Цитированный пример благополучного исхода показывает, что путем настойчивых комбинированных мероприятий можно добиться выздоровления даже в очень тяжелых случаях газовой гангрепы. Конечно, есть предел интоксикации, после которого все наши усилия окажутся тщетными. Степень этой интоксикации зависит от вирулентности инфекции, срока ее прогрессирующего действия и района, где разыгрывается

флегмонозный процесс. В успехе лечебных мероприятий очень существенную роль может сыграть и молодой возраст наших раненых — фактор первостепенный, особенно если эти молодые силы не были чрезмерно надорваны напряжением в предшествующих боях и тяжелых переходах.
Дабы вышеприведенная удача с лечением газовой инфекции у женщины с высоким переломом бедра не показалась читателю единичным счастливым случаем, упомяну про почти совершенно аналогичный пример с молодой женщиной-врачом, тяжелораненой и, в силу последующих боев с переменным успехом, пробывшей 7 суток в плену у немцев.
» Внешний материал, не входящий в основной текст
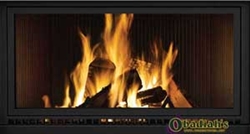 Napoleon High Country NZ7000 Linear Fireplace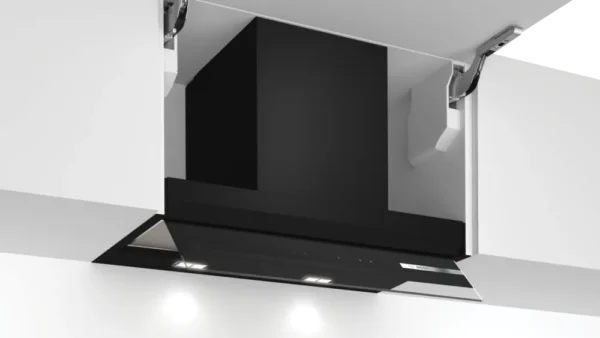 Вграден абсорбатор Bosch DBB67AM60***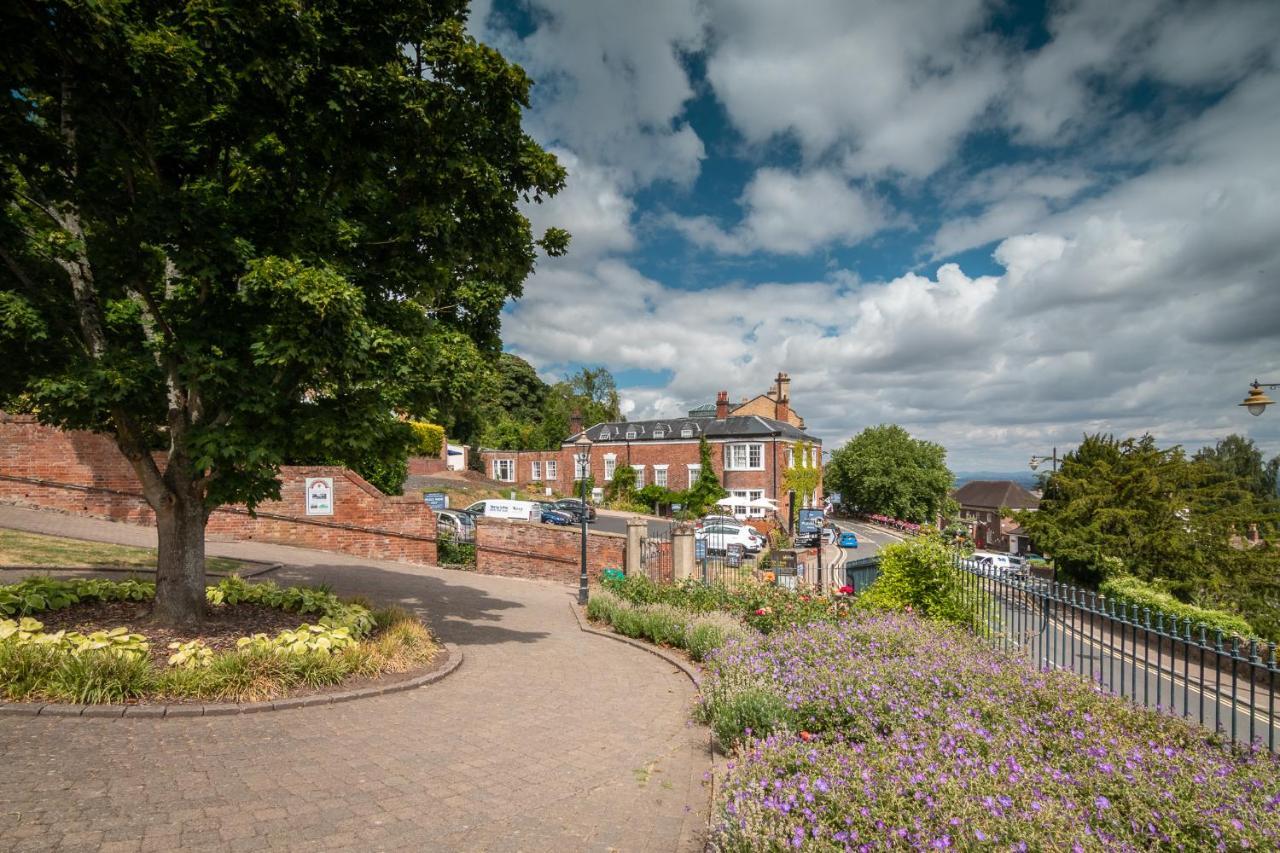Mount Pleasant Hotel Great Malvern Dış mekan fotoğraf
Она полностью выпила горькую чашу физических и моральных страданий.
Когда эту 28-летнюю коллегу доставили к нам в клинику на 8-е сутки после ранения, то надежда на ее спасение почти отсутствовала. Подвертельный огнестрельный перелом бедра с раздроблением седалищного бугра, который почти целиком выкрошился при операции. Тяжелая запущенная форма газовой флегмоны бедра и ягодицы. Б. С. Розанов пустил в ход все наши вышепоименованные ресурсы.
После операции, законченной широкими разрезами, была положена большая гипсовая повязка с полукорсетом. Раненая получила 30 тысяч антитоксических единиц антигангренозной сыворотки; за 3 суток ей было влито непрерывно, капельным путем, 8 л жидкости, из которых половина — 0,8% — стрептоцида.
В течение 48 часов состояние ее можно было считать совершенно безнадежным. Посевы из раны дали наихудшую комбинацию — гемолитического стрептококка с Вас. perfringens и палочкой злокачественного отека. Вопреки сыворотке, стрептоциду и переливаниям крови, состояние ее не улучшалось: пульс' почти не считался, дыхание становилось все чаще и чаще, сознание отсутствовало почти полностью.
Перелом к лучшему наступил как-то сразу, в середине 3-х суток. Разумеется, Б. С. Розанов не только не ослабил, но даже усилил с этого момента спасательные мероприятия.
Теперь она жива и окончательно вне опасности, эта молодая коллега, эта скромная русская женщина, оросившая своей кровью ту самую усадьбу Чайковского в пригороде Клина, где Петр Ильич создал свою бессмертную Патетическую симфонию.